Hi. No problem. The 6-cable version of the cable has a GND (ground), CTS (clear to send), VCC (supply voltage), TXD (transmit), RXD (receive), and RTS (request to send) lines. The RPi doesn’t need the CTS and RTS lines in order to connect to the UART. In addition, your RPi is likely powered using the micro-USB cable so it doesn’t need the VCC. Therefore the only pins required are the GND, TXD, and RXD pins. Check the datasheet for your cable but you typically use black (GND), yellow (RXD), and orange (TXD) only. Hope that helps, Derek.
I believe his question was the cable head has 6 wires tied to one header with six holes. They do not match up in order with the suggested pin outs. The picture in chapter 1, Figure 1-7a shows such a cable. I know, because I purchased one just like it on Amazon. I also purchased a breakout USB-TTL item as well and I didn’t find much information on it. As the author, please look at this from the perspective of someone starting out as there is a ton of terminology to learn let alone procedures to get up and running. After the fact, I found a loose 3 wire USB-TTL cable on Amazon just for the RPI.
I believe his question was about the cable picture in chapter 1, figure 1-7a, which has a fixed 6 pin header with the order you mentioned above. That cable can not work on the RPI. I purchase such a cable from Amazon along with a breakout USB-TTL. It would be great to include more material covering the setup of the USB-TTL. Amazon also sales a USB-TTL 3 wire (loose) cable for the RPI. Found this out afterward spending $20 on a cable I can’t use.
Yes, I found the same issue and checked the pins on the rpi3 and saw (fortunately) that 6 pin cable would not work. I also found the 3 Pin cable and bought that one. It is confusing, hope these posts help others.

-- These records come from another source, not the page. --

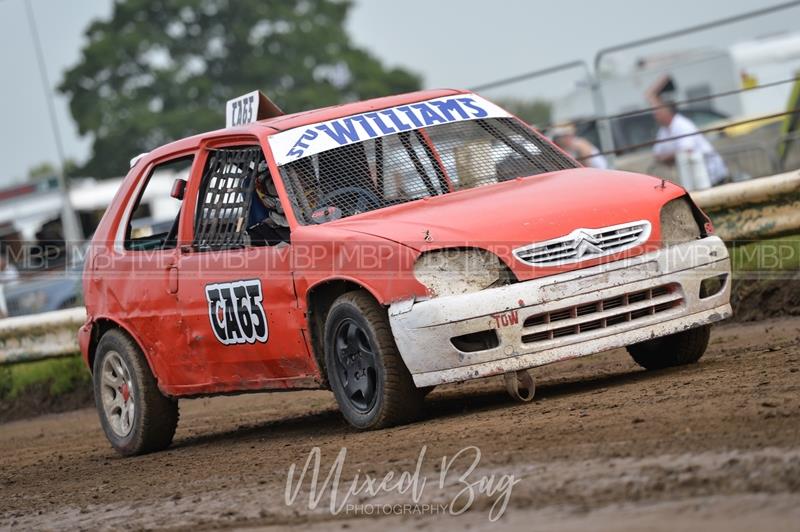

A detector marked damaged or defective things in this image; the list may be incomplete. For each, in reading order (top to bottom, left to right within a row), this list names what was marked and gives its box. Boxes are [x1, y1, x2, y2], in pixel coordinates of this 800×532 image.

dented front bumper [388, 237, 732, 386]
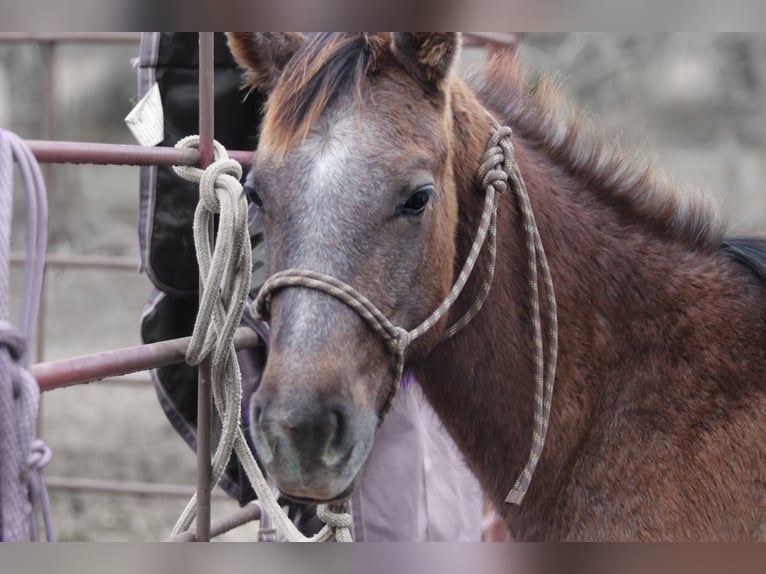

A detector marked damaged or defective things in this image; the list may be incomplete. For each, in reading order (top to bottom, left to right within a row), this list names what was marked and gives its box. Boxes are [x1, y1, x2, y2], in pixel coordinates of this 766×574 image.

rusty metal bar [10, 253, 140, 272]
rusty metal bar [196, 31, 218, 544]
rusty metal bar [32, 326, 264, 394]
rusty metal bar [45, 476, 230, 500]
rusty metal bar [166, 504, 262, 544]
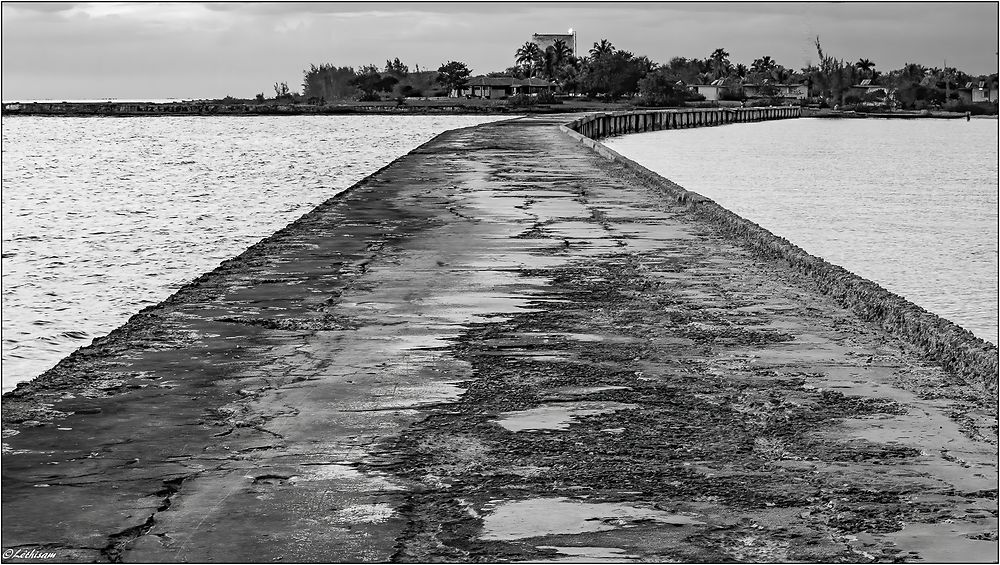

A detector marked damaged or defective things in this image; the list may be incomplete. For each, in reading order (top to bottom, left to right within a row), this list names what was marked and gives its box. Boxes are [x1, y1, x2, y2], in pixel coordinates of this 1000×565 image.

saltwater damage [3, 113, 996, 560]
cracked concrete pier [1, 114, 1000, 560]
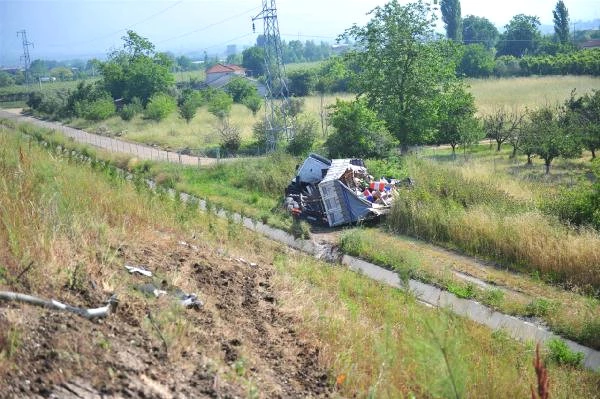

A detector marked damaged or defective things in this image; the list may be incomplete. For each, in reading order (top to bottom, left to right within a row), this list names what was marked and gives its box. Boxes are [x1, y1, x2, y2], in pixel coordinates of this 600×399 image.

overturned truck [284, 154, 408, 228]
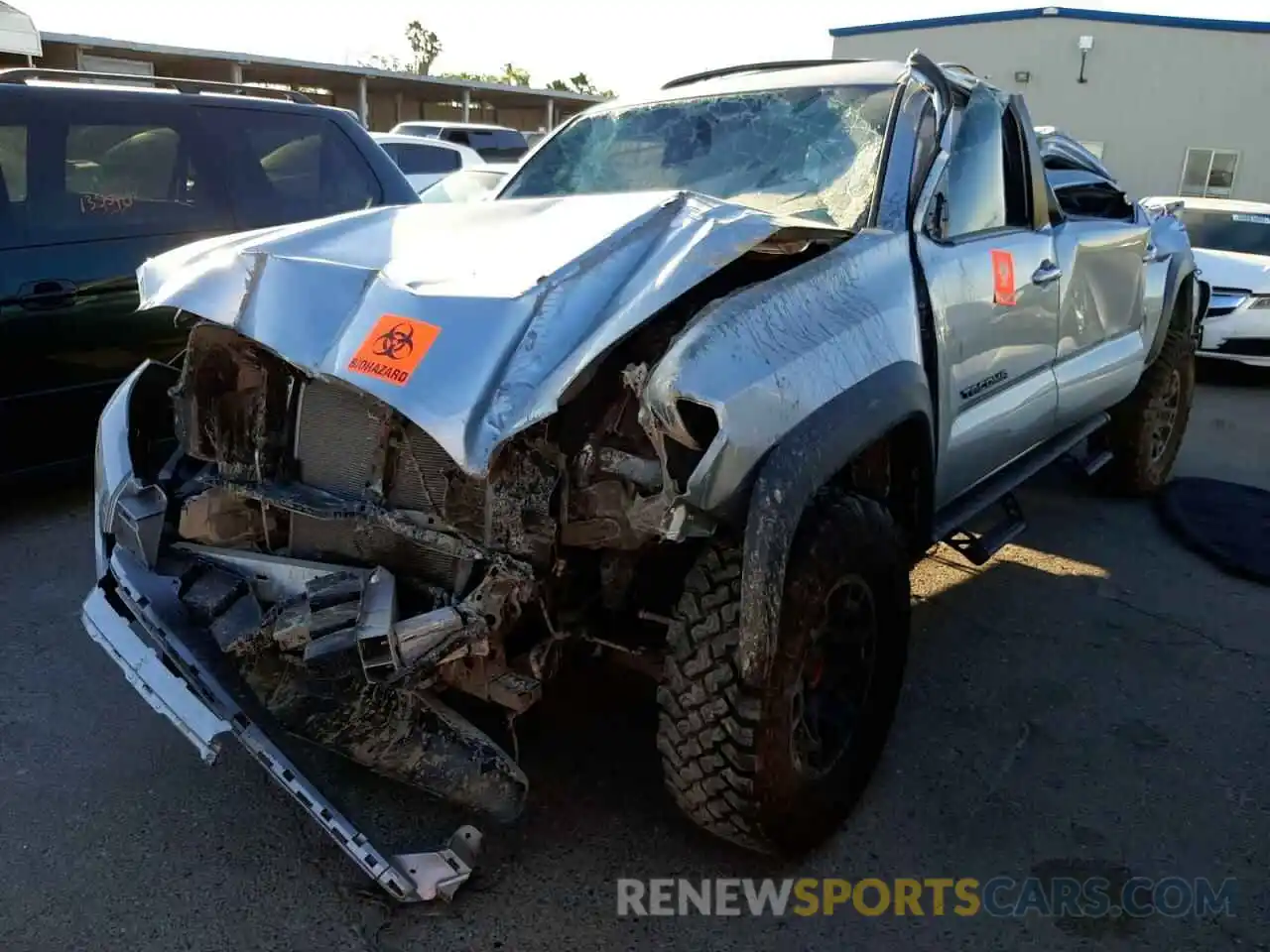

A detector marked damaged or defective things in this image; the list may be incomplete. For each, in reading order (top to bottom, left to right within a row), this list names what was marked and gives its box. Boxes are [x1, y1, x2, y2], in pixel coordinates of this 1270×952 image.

crushed hood [136, 191, 813, 474]
shattered windshield [500, 82, 899, 229]
crushed hood [1189, 247, 1270, 293]
wrecked silver pickup truck [86, 52, 1199, 903]
broken front bumper [81, 547, 482, 903]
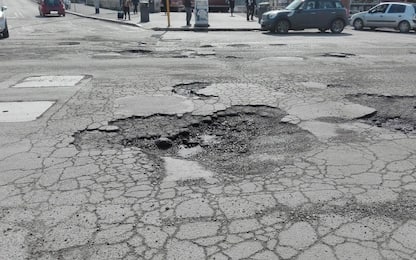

I am finding this part difficult too but found the answer
1) Note that pin our description on page 15 does not have the order shown in the picture. Black, brown, red, orange, yellow and green. That color matches the coding for the FTDI chip document for the TTL-232R-3V3 , I had bought that cable, successfully set the device manager for it(COM3) in my instance. PUTTY setup and I would get a terminal but no response. I have been using putty for years at work.
2) I bought a ADAFruit USB-TTL https://www.amazon.com/gp/product/B00DJUHGHI/ref=oh_aui_detailpage_o01_s00?ie=UTF8&psc=1 and used instructions at https://learn.adafruit.com/adafruits-raspberry-pi-lesson-5-using-a-console-cable/connect-the-lead. Order for that Black, White, Green on 4,6 and 8 pins . Worked correctly.
So I do have a question, with a Raspberry Pi 3 Model B and NOOBS installed about month ago is there a conflict of having pins 10, 12 and 14 occupied? Perhaps later in your fine book the answer will be there or will find out elsewhere.
It has been an interesting exercise. I learned more by the extra work than if the solution as written had just worked.
Looking forward in forging ahead with your book!!
There is now a Pi Zero W with included wireless capabilities. Would be nice to include as addition to this chapter.